A falha é arquitetural. Em vez de vincular cada bloco de raciocínio encriptado a um utilizador, sessão ou modelo específico, os três fornecedores usam uma única chave de encriptação para todo o seu ecossistema. "Estes blocos encriptados são totalmente compatíveis e intermutáveis entre diferentes sessões, utilizadores e até mesmo diferentes modelos dentro do ecossistema de um fornecedor", escreveram os investigadores.
Isso significa que um bloco de raciocínio encriptado do Claude Opus 4.8 — o modelo principal da Anthropic — pode ser injetado no Claude Haiku 4.5, um irmão mais barato e menos protegido, sem violar as regras da Anthropic. O Haiku carece do alinhamento anti-destilação (treino de segurança especificamente concebido para impedir que um modelo transcreva o seu próprio raciocínio por comando) que o Opus possui.
Diga ao Haiku para ler o bloco encriptado na íntegra, e ele o faz. "Ao injetar um rasto de raciocínio encriptado de um dado modelo num modelo mais fraco e menos protegido do mesmo fornecedor, forçamo-lo a descodificar e a emitir o rasto na íntegra em texto simples, sem nunca 'jailbreakear' diretamente o modelo mais capaz", afirma o artigo.
"A portabilidade entre modelos significa que o Haiku 4.5 consegue ler os pensamentos do Opus 4.8", escreveu o investigador principal Alexander Panfilov no X. O mesmo ataque foi reproduzido na família GPT-5.6 da OpenAI e na linha de modelos Gemini da Google.
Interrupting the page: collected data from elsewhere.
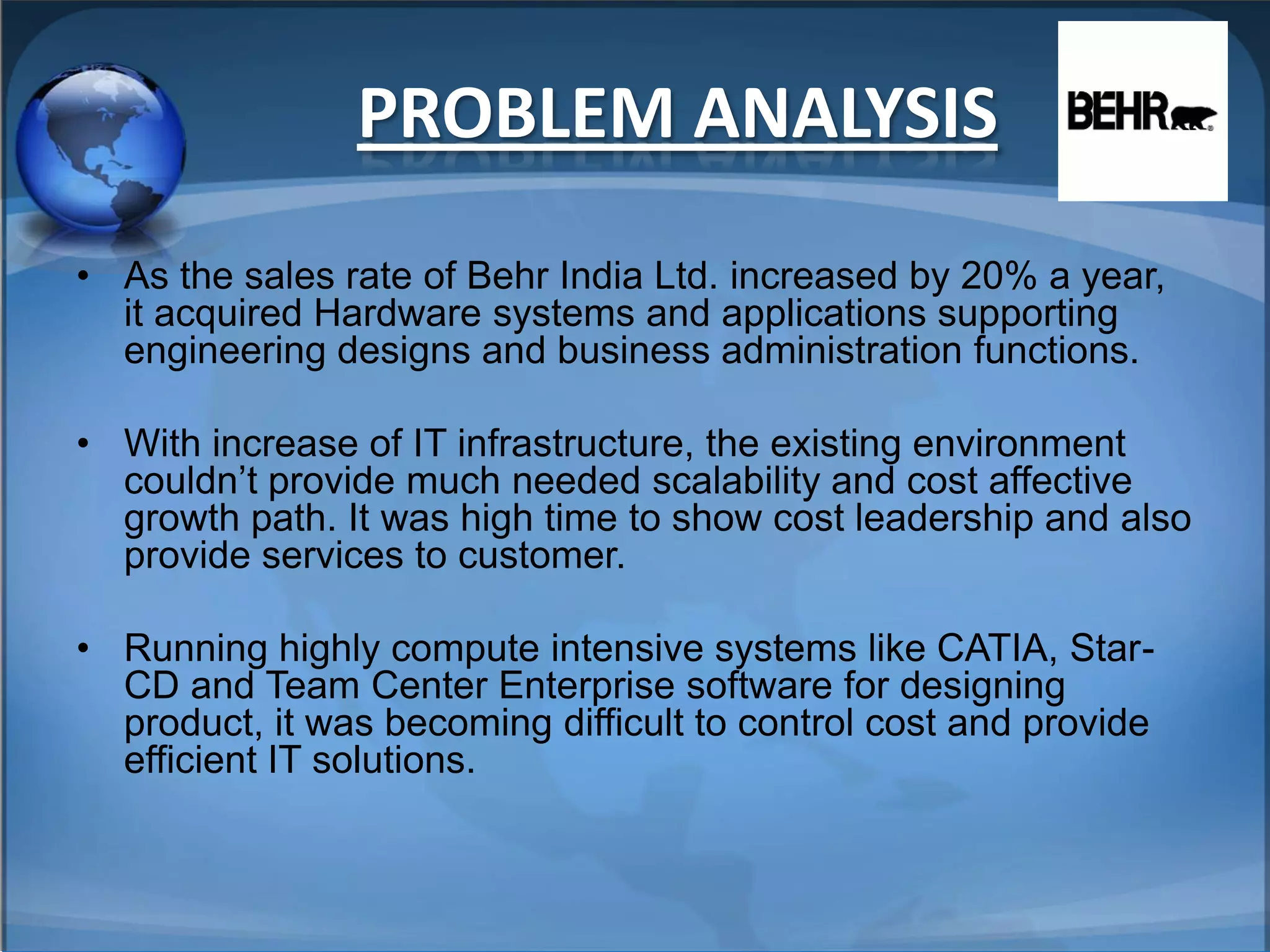 PROBLEM ANALYSIS

BEHR

• As the sales rate of Behr India Ltd. increased by 20% a year, it acquired Hardware systems and applications supporting engineering designs and business administration functions.

• With increase of IT infrastructure, the existing environment couldn't provide much needed scalability and cost affective growth path. It was high time to show cost leadership and also provide services to customer.

• Running highly compute intensive systems like CATIA, Star-CD and Team Center Enterprise software for designing product, it was becoming difficult to control cost and provide efficient IT solutions.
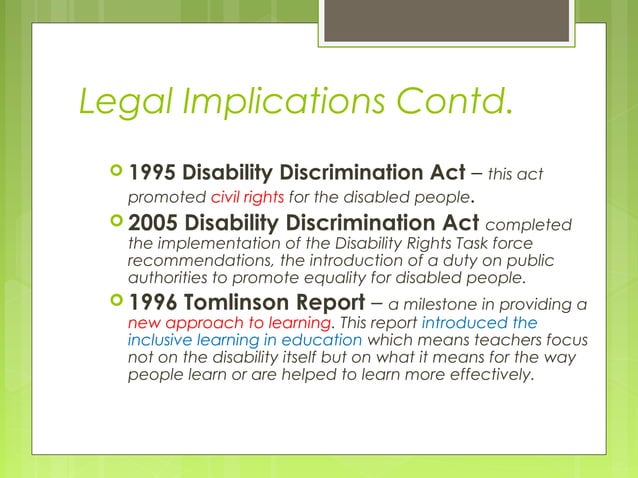 Legal Implications Contd.

1995 Disability Discrimination Act – this act promoted civil rights for the disabled people.

2005 Disability Discrimination Act completed the implementation of the Disability Rights Task force recommendations, the introduction of a duty on public authorities to promote equality for disabled people.

1996 Tomlinson Report – a milestone in providing a new approach to learning. This report introduced the inclusive learning in education which means teachers focus not on the disability itself but on what it means for the way people learn or are helped to learn more effectively.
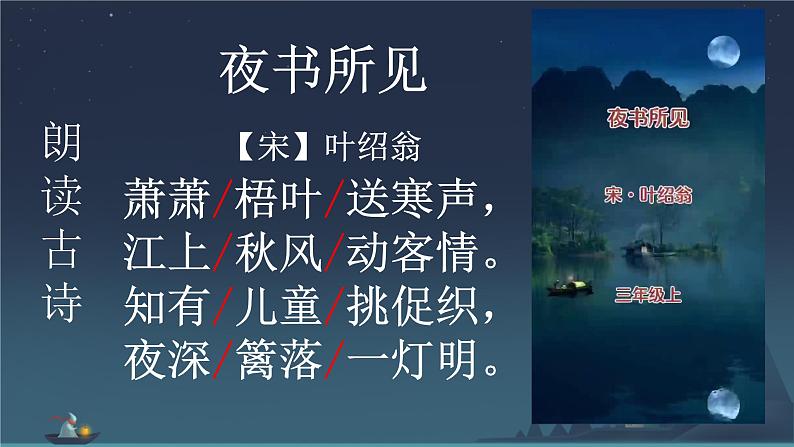 夜书所见

朗读古诗

【宋】叶绍翁

萧萧/梧叶/送寒声，
江上/秋风/动客情。
知有/儿童/挑促织，
夜深/篱落/一灯明。

夜书所见

宋·叶绍翁

三年级上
Não foi necessário acesso especial — o acesso API padrão (a conexão que os desenvolvedores usam para construir aplicações sobre modelos de IA) foi suficiente para executá-lo.
We can finally talk about it:
We found a way to extract hidden reasoning of frontier models using a vulnerability in the APIs of every frontier AI company.
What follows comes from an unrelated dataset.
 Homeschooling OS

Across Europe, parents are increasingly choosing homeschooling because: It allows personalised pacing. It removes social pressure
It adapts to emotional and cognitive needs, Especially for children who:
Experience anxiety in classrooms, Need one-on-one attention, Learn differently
We verified that our reasoning token count matches billed API thinking tokens 1:1 for most of the prompts we queried. pic.twitter.com/S7wN8aP3X7
— Alexander Panfilov (@kotekjedi_ml) August 11, 2026
Para demonstrar os danos no mundo real, a equipa recolheu 6.708 transcrições de agentes de IA partilhadas publicamente — registos de sessão automatizados que os desenvolvedores publicam rotineiramente no GitHub e Hugging Face para colaboração ou depuração. Descodificaram 315.320 blocos de raciocínio desses registos.
"Os programadores partilham frequentemente os seus registos de sessão e rastros de pensamento encriptados publicamente online, completamente inconscientes dos dados sensíveis escondidos dentro dos blocos encriptados", observa o artigo. A maioria desses segredos nunca apareceu na saída visível da IA — eles existiam apenas dentro do raciocínio encriptado, invisíveis para qualquer um que não tivesse executado o ataque.
A vulnerabilidade abre quatro vetores de ataque além do simples roubo de credenciais: roubar padrões de raciocínio proprietários de empresas de IA para treinar modelos concorrentes através de destilação (quando uma IA menor aprende a imitar uma maior estudando as suas saídas); extrair dados privados de registos partilhados; executar injeção de prompt invisível, onde instruções maliciosas são escondidas dentro de blocos de raciocínio encriptados que as ferramentas de monitorização de segurança nunca veem; e 'jailbreakear' modelos poderosos através dos seus irmãos menos protegidos.
Anthropic, OpenAI e Google implementaram mitigações do lado do servidor depois que a equipa seguiu os procedimentos de divulgação responsável. Como Decrypt relatou anteriormente, a Anthropic tem sido um foco recorrente para investigadores de segurança este ano, especialmente porque os seus modelos mais recentes consomem muito mais tokens nesse processo.
Os patches estão ativos. As 6.708 transcrições de sessão com blocos de raciocínio descodificados já recolhidas da web pública não vão a lugar nenhum.